> Source document:

========================================================================

Tales From The Wounded Church

Film, Dreams, Etc.

Tag: dreams

Muse Chamber

Wounded Church 09

I was in the parlor of the mansion with Mother and the congregation. There were newspapers going back thirty years stacked up in piles on the floor. There were upholstered sofas and antique chairs and hand-carved tables all over the house, but you could not see them because they were draped with white sheets. There was a varnished wood cabinet with see-through doors on the shelves of which were china teacups.

Arranged in a circle in the parlor of the mansion, without sheets, were the fold-up chairs. We sat in them, Mother and I and the congregation. Everyone had a steaming mug. Mother was in charge; she was hosting a gathering. A man with a guitar began to play “worship songs” of a style popularized several decades earlier, nothing as poetic or escapist as would have been hymns. I don’t know the songs. There were two or three and each lasted a moment. Everyone sang, but I heard nothing. I was sitting there with them. Everyone was talking before I could realize they’d all been singing moments before.

And there were two guitars and one was just sitting there.

And I hadn’t played, not really, in years and music was the wood from which I hewed, with edges made sharp by the quaking of strings, many shapes. Figures, demons, forests, nymphs and imps and things without form. It was all without form. Music is a place that transcends form.

I picked the guitar up and carved me a place.

Mother said, “What are you doing?” Her face betrayed outrage.

I looked at her face but I did not stop. I kept on twitching out slivers and chips. I was exploring; I was re-acquainting. I forgot that the congregation was there but I knew they were there. It was not an issue.

“That’s not the plan,” she said.

I could not understand.

She said, “No one wants to hear that.”

But it was not for them.

“It’s just for myself,” I said.

“You’re not good enough to do that here.”

I put down the guitar and walked to the stairs. They were wide marble steps with a varnished wood bannister curvaceous and thick. I climbed those steps to the second floor hall. Axes in a bedroom. The hall had a wall lined with doors made of wood with square panels in relief painted white with chunks missing. Opposite the doors was a railing designed like the bannister. You could lean on that railing and look down at the steps. There was no one down there. I followed the chopping and entered a bedroom where people in their twenties sat on a mattress with no bed in a room with old fancy stand-up mirrors half-draped with sheets and sheets instead of walls and a standing boy with long blond hair in a white shirt with buttons, tails out, playing an electric guitar. Maybe it was a Les Paul or maybe it was an SG or maybe it was an Ibanez ST-55. It was a glossy black Cort plugged into a Gorilla, but the gorilla was hidden under sheets.

========================================================================

> Material shown:
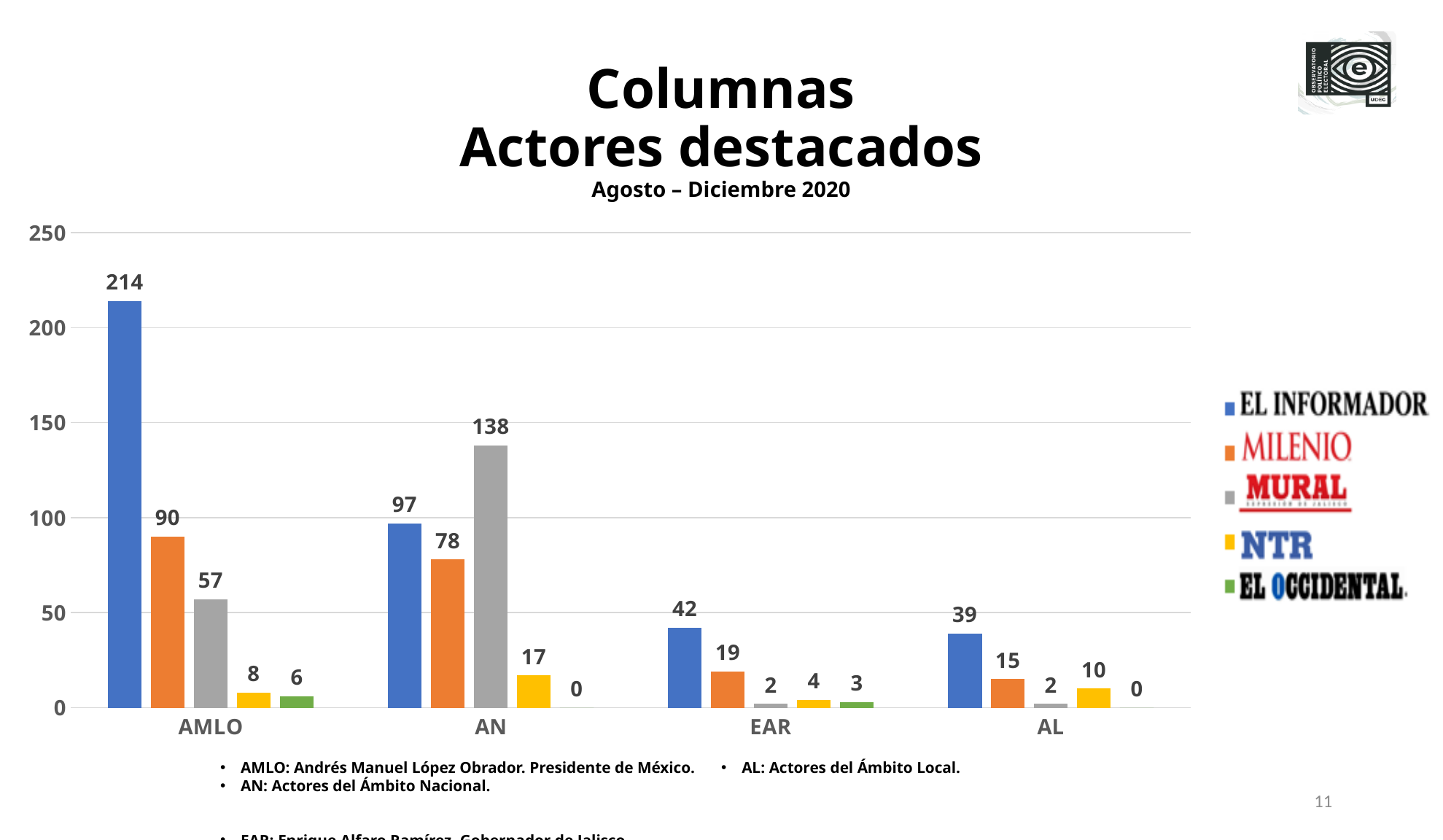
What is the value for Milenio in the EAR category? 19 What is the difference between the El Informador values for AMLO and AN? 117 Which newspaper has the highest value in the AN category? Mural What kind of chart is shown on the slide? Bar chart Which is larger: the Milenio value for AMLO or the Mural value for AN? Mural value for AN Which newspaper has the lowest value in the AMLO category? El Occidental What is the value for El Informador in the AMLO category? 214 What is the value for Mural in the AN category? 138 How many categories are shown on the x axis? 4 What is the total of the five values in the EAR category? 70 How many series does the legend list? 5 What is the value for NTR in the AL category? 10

========================================================================

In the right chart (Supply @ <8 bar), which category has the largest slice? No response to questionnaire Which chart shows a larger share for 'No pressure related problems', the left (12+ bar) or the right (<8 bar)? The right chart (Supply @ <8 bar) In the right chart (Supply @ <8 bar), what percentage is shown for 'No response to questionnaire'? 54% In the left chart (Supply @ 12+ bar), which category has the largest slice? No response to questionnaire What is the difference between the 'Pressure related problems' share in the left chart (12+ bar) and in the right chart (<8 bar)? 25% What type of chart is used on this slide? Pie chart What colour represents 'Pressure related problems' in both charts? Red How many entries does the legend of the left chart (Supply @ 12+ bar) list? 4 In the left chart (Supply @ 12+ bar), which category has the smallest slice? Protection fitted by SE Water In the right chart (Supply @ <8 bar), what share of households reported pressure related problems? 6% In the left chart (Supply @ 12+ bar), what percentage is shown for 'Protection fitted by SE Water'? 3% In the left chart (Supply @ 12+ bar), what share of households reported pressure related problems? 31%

========================================================================

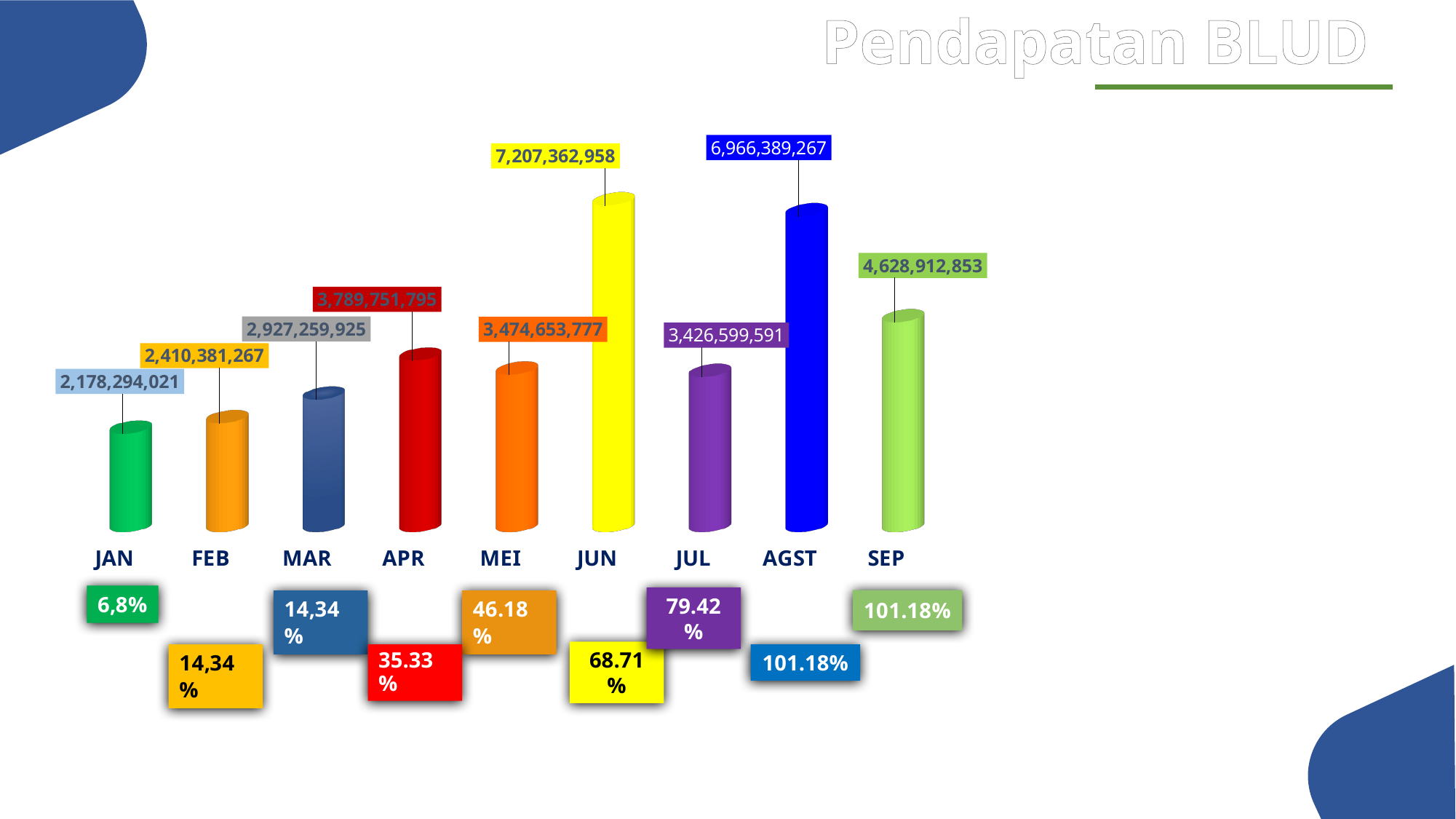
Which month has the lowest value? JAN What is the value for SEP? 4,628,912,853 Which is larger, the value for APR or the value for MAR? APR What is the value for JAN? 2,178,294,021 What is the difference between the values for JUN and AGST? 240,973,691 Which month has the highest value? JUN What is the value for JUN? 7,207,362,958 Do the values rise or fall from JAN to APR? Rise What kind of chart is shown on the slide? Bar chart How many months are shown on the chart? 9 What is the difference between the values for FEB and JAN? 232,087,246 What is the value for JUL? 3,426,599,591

========================================================================

> Task list:
1. Repeat, word for word, the stretch of the Wounded Church text from "Film, Dreams, Etc." through "were china teacups.".
2. Answer these about the Wounded Church text:
(a) What stood on the shelves of the varnished wood cabinet?
(b) What material were the wide steps to the second floor made of?
(c) What brand was the glossy black guitar the blond boy played?

> Task solutions:
1.
Film, Dreams, Etc.

Tag: dreams

Muse Chamber

Wounded Church 09

I was in the parlor of the mansion with Mother and the congregation. There were newspapers going back thirty years stacked up in piles on the floor. There were upholstered sofas and antique chairs and hand-carved tables all over the house, but you could not see them because they were draped with white sheets. There was a varnished wood cabinet with see-through doors on the shelves of which were china teacups.

2.
(a) China teacups.
(b) Marble.
(c) Cort.